[Items from a data source]
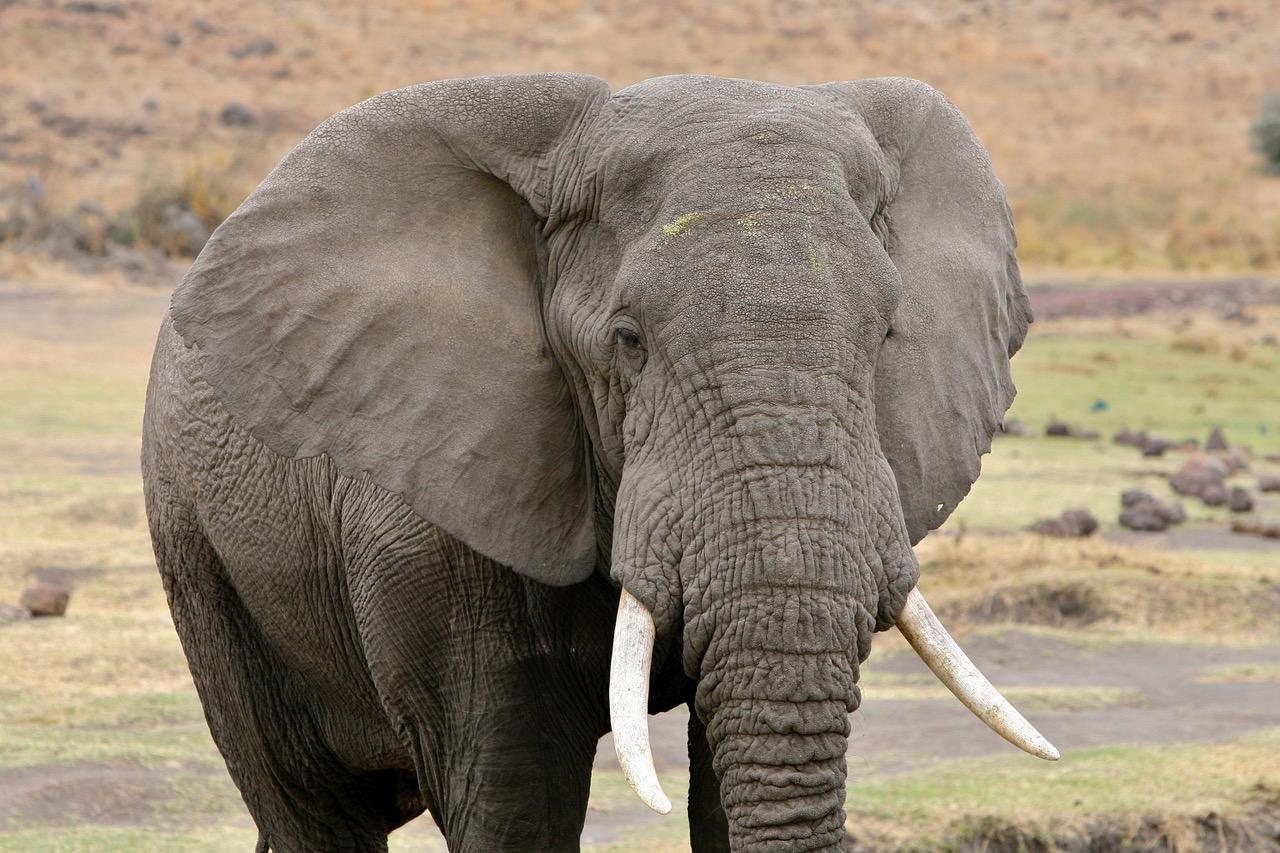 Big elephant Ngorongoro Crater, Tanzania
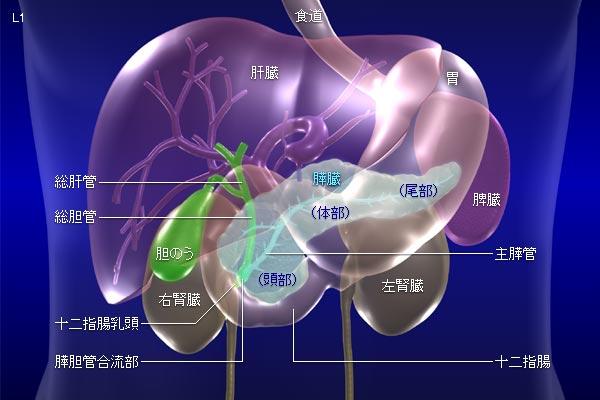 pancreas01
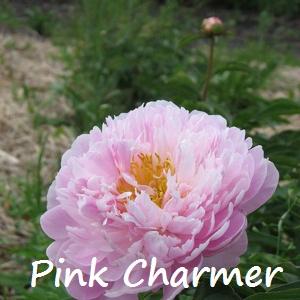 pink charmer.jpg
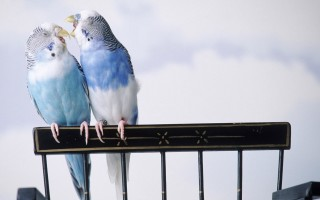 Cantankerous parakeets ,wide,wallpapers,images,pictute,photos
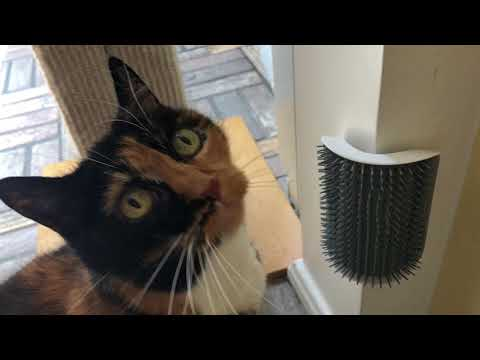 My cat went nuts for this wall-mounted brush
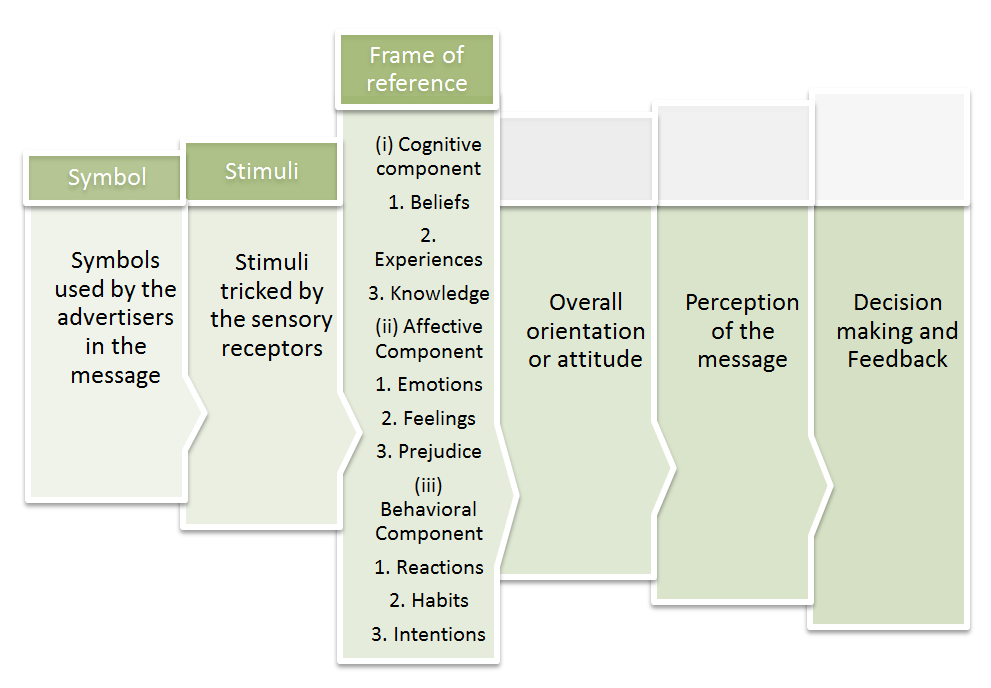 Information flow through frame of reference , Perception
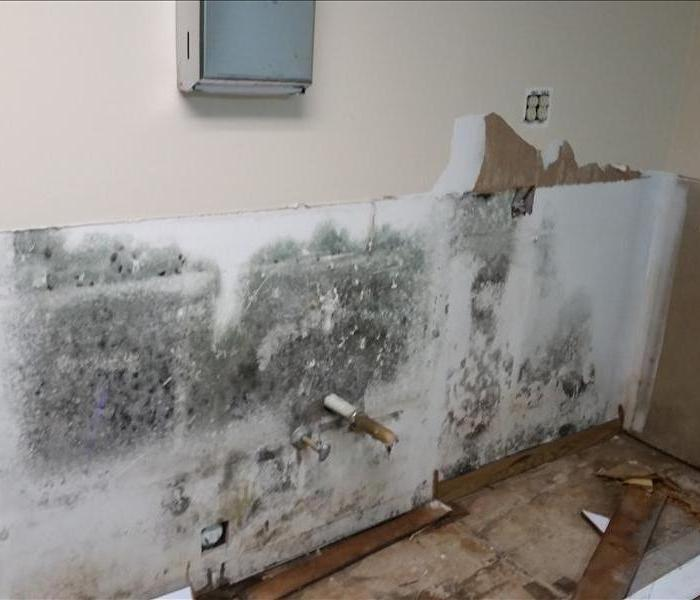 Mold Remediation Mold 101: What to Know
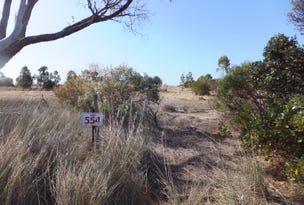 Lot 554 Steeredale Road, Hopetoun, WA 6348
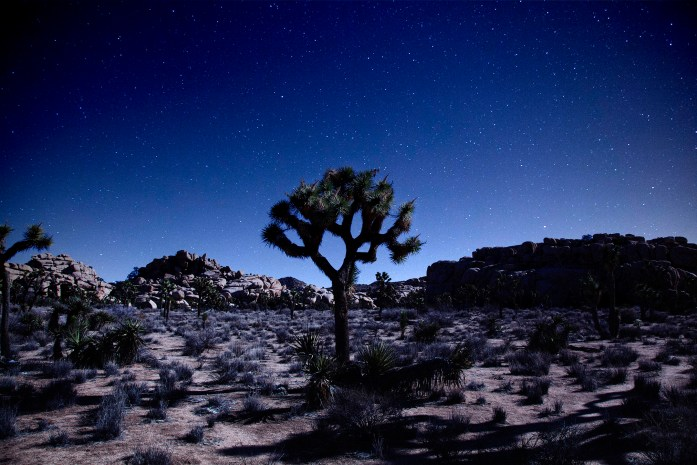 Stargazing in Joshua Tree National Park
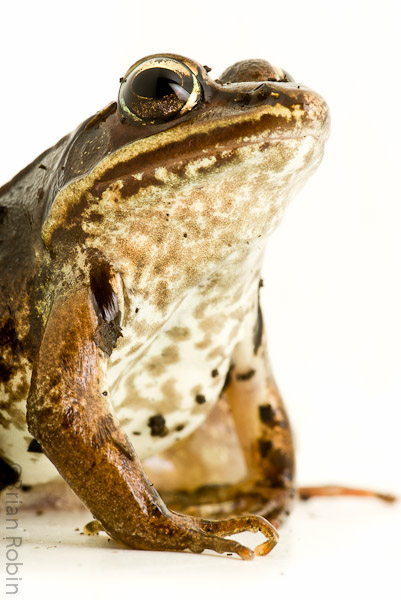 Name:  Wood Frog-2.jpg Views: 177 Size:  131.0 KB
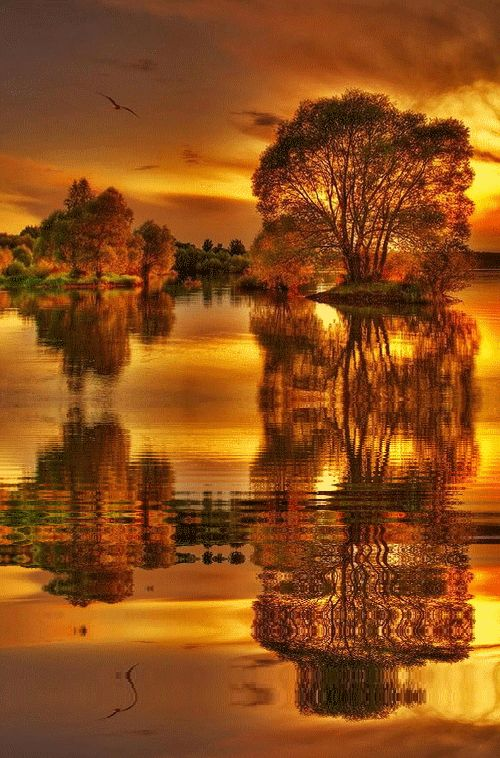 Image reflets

WHAT TO WORK ON >> Nothing but the lines from the line containing "pink charmer.jpg" to the end of the records above should be repeated, exactly and with every picture omitted.

RESULT FOR THIS EXERCISE >>
 pink charmer.jpg
 Cantankerous parakeets ,wide,wallpapers,images,pictute,photos
 My cat went nuts for this wall-mounted brush
 Information flow through frame of reference , Perception
 Mold Remediation Mold 101: What to Know
 Lot 554 Steeredale Road, Hopetoun, WA 6348
 Stargazing in Joshua Tree National Park
 Name:  Wood Frog-2.jpg Views: 177 Size:  131.0 KB
 Image reflets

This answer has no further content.